Explain reflection laws at the atomic level
According to quantum electrodynamics (QED), light can be thought of as going along all paths. However, the only paths that do not experience destructive interference are those in the neighbourhood of paths with stationary (e.g., minimal) action (time), which, in your case, is the "equal angles" path.
I strongly recommend reading Feynman's QED: The Strange Theory of Light and Matter. In the link you'll also find a link to video.
So, with QED in hand, anthropomorphically, photons don't need to know where to go, because they go everywhere. :)
When light incides on a perfectly reflective material, each atom in the mirror will absorb and re-emit photons, but since the atom is a point particle it will re-emit in all directions, as a coherent point source. The law of equal angles in specular reflection is a consequence of the fact that the phase of the re-emitted radiation is tightly bound to the local phase of the incoming beam. The angle of incidence determines the spatial variation of this phase, and thus of the relative phases of each spherical source, which in turn determine the direction in which they will interfere constructively.
Essentially, the atoms act like a phased array such as the one in this applet; adding more sources improves the outgoing beam collimation. This produces two beams, one of which is reflected and another which interferes destructively with the incoming wave.
Recently I wrote a blog post on the topic, that how mirrors reflect in the atomic level - based on this post. Most of your question has already been addressed by the Physics.SE post I linked. Anyways, here goes...
In classical electrodynamics, the phenomena can be explained when light is thought to be made of oscillating electric fields. Light goes in, oscillates the atomic dipoles (polarization) in the glass (being insulator, it has dipoles) which in turn causes the dipoles to emit an electromagnetic radiation which has experienced of same frequency but with some phase shift ($\pi/2$) relative to that of incoming wave, that causes it to lag behind. It has to be noted that the electromagnetic waves are emitted by the dipoles everywhere (not only along the direction of incoming wave). It's just that the other paths taken by light interfere destructively and cancel out one another. The forward radiation goes along with the wave and the stuff that's reflected backward is what you see as the 4% reflected light (from glass).
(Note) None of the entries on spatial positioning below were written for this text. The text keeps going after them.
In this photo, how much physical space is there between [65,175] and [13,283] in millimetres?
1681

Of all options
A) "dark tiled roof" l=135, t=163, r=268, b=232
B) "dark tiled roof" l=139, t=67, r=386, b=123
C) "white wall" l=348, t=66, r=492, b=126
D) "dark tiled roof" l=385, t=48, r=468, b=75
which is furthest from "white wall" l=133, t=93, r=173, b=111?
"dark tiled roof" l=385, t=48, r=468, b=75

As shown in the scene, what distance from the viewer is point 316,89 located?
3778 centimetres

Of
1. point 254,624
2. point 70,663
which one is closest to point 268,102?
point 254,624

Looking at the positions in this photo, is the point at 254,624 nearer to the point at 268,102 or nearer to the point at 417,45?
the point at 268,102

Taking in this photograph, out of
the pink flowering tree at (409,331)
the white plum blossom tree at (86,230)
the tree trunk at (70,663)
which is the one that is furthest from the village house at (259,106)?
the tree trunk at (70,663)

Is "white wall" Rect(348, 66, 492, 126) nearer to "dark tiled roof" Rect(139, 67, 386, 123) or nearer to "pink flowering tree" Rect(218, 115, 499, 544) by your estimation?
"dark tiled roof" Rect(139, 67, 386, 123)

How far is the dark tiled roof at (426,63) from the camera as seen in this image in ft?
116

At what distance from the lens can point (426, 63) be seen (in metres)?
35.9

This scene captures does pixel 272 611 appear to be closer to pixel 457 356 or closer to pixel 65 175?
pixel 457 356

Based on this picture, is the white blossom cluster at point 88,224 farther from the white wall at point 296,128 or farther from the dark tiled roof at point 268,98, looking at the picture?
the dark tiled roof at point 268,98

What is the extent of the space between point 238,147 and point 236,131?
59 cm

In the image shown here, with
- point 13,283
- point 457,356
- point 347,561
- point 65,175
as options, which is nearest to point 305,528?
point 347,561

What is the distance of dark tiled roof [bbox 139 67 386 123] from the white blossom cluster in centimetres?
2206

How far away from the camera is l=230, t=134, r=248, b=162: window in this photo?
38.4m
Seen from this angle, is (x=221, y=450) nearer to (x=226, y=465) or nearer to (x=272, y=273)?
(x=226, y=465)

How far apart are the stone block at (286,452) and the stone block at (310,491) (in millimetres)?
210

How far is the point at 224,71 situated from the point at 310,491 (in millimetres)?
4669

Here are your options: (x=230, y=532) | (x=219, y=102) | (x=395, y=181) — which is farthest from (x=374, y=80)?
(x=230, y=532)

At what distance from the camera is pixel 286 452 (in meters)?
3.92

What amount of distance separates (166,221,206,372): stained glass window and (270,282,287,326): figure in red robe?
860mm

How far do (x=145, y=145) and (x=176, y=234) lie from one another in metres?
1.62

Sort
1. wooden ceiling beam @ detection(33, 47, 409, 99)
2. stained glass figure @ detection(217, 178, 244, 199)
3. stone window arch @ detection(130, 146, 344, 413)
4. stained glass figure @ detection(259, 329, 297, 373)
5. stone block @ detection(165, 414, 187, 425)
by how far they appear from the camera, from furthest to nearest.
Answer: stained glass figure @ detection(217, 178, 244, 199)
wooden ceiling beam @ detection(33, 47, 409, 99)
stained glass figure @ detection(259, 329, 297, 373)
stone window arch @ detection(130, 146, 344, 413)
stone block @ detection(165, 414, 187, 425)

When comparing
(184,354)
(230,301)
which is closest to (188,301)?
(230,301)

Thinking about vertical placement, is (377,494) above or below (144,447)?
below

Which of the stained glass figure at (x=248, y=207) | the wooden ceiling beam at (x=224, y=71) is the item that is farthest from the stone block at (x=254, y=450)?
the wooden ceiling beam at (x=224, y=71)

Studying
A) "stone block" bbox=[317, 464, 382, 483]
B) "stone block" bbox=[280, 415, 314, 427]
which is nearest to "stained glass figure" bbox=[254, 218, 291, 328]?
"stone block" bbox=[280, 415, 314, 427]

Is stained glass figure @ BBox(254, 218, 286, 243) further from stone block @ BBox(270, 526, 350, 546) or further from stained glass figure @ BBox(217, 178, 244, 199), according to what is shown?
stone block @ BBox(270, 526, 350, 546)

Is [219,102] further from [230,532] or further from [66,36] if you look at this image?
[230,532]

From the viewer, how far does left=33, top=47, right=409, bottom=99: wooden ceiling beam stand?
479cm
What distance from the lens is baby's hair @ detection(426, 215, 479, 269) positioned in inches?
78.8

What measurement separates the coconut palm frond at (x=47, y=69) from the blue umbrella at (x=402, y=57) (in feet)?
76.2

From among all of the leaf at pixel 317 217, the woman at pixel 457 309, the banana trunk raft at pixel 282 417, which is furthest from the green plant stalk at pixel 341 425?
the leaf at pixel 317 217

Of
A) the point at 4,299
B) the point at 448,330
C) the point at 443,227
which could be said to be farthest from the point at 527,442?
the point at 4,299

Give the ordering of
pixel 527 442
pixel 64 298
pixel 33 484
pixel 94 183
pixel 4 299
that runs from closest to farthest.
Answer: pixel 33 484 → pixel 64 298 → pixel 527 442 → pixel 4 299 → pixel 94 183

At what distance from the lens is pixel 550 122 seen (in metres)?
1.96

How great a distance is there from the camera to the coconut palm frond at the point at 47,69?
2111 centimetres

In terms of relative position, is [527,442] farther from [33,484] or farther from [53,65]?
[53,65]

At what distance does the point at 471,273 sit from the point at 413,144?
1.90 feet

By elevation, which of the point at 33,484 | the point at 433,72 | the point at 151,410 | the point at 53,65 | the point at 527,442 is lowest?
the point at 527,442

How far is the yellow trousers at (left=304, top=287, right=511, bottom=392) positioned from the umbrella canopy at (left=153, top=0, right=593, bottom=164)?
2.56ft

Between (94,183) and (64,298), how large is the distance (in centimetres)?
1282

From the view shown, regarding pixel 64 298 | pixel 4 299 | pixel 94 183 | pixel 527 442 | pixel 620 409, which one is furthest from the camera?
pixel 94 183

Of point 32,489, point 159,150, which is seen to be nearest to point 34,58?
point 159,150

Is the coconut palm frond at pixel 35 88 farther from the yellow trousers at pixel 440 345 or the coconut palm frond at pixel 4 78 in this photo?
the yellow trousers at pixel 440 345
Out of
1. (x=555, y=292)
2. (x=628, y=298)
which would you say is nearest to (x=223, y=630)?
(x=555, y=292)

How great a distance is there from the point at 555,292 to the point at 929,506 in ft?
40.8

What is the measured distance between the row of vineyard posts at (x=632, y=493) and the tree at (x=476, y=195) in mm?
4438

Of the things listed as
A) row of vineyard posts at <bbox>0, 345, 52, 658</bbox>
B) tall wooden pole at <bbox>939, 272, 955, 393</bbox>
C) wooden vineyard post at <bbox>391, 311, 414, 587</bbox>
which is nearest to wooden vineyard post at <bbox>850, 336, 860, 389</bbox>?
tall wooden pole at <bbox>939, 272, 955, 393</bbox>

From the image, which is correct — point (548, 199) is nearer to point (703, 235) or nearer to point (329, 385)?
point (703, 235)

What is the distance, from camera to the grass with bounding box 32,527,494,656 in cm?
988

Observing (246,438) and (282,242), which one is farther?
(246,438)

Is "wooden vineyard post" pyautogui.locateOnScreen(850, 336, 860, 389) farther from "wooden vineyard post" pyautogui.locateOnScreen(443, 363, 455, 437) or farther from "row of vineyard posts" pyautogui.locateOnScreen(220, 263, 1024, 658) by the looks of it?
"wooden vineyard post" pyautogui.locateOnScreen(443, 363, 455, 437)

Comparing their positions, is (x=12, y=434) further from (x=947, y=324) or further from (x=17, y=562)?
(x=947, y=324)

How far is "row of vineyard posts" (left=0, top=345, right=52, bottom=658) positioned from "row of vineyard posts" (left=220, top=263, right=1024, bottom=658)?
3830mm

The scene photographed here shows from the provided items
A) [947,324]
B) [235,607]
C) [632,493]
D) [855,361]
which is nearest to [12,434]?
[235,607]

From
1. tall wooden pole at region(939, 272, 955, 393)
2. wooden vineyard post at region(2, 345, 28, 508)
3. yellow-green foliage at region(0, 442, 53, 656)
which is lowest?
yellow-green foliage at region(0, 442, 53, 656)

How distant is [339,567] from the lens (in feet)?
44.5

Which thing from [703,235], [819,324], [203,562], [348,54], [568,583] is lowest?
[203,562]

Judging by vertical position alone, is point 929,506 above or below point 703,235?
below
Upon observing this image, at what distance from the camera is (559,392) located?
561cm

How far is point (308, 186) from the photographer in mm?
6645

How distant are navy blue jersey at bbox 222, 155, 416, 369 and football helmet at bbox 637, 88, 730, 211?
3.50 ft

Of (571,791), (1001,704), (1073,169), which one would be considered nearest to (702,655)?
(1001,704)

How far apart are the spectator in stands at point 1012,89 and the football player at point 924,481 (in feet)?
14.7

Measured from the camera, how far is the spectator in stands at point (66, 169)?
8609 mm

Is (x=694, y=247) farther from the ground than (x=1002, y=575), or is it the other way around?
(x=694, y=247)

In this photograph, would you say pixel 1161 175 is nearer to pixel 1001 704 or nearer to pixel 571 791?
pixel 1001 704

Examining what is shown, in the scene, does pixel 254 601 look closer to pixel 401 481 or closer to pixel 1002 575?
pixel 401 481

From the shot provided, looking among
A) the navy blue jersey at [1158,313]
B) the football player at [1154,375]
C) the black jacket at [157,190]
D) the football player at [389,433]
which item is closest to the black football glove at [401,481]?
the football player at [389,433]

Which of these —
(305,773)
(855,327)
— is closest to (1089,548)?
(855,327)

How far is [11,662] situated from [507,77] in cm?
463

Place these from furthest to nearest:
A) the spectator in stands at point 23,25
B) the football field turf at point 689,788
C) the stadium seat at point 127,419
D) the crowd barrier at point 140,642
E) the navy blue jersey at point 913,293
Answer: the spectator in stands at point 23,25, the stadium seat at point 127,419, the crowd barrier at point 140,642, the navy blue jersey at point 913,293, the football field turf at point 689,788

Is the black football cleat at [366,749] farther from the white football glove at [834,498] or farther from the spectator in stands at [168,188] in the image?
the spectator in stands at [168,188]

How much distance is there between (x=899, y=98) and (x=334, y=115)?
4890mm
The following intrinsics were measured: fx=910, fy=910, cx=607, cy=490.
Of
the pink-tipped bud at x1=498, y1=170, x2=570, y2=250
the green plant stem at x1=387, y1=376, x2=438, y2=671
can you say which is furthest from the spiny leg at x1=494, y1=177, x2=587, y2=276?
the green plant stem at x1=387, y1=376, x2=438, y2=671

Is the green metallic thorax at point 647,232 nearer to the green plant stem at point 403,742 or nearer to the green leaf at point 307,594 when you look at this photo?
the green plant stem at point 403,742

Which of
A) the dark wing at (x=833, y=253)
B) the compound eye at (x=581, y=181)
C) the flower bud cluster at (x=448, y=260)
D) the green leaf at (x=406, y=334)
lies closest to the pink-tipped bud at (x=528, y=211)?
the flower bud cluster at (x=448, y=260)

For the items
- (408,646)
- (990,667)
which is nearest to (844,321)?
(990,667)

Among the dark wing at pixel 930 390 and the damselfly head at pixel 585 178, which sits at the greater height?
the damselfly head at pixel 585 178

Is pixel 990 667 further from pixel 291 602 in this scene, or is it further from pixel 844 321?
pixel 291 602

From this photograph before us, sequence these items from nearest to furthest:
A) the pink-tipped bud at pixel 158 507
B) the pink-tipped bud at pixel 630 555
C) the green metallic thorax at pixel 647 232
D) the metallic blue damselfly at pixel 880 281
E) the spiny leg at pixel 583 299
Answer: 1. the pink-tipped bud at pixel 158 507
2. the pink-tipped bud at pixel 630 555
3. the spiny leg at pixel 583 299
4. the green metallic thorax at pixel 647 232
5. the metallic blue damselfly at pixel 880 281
When the wave hits the metal-glass interface (remember, reflection happens whenever there's a refractive index mismatch), the atoms are shaken back & forth. But, this time the electromagnetic wave is shifted to a phase of $\pi$ (due to the conductivity of metals) which causes the forward radiation to interfere destructively and hence, light doesn't pass through metals. Now, the backward radiation passes through glass, gets a few partner waves and that's how you see your face in the mirror.
Now, all that I've explained so far may be intuitive and also, may satisfy you, because it's classical view, which is conceivable. Bad luck..!!! That doesn't explain everything. You can't speak about the path of a single photon or what a single electron does in an atom. It's a mix-up, a superposition of all probabilities. All you can play with, are the chances that, how the stuff is likely to get reflected, etc. Moreover, as @Igor says, it's a collective phenomena. A photon can do whatever it wants to. It can interact with all the atoms at once, anything. So, @aufkag is totally right. And, this is what happens. Light takes the shortest path (path with minimal time) to reach the detector. In 2D euclidean plane, that geodesic is a straight line.
You may ask a question, "why doesn't the frequency change?" The discrete energy packets of light (photons), are either absorbed as a whole, or just transmitted undisturbed. Only the intensity is affected. If it were otherwise (if the frequency did change), when you do experiments in glass, you could easily notice that the color of light should've changed (blue will become red and finally disappear from our sight, as it goes into IR and radio region). But, that doesn't happen.
The sum of paths contributed by all those arrows (which are constructed by the time taken) constitute to produce the path taken by light. I don't like to brief it here. But, I highly recommend watching Feynman's QED lectures (especially the second video, where he explains about the Fits of reflection).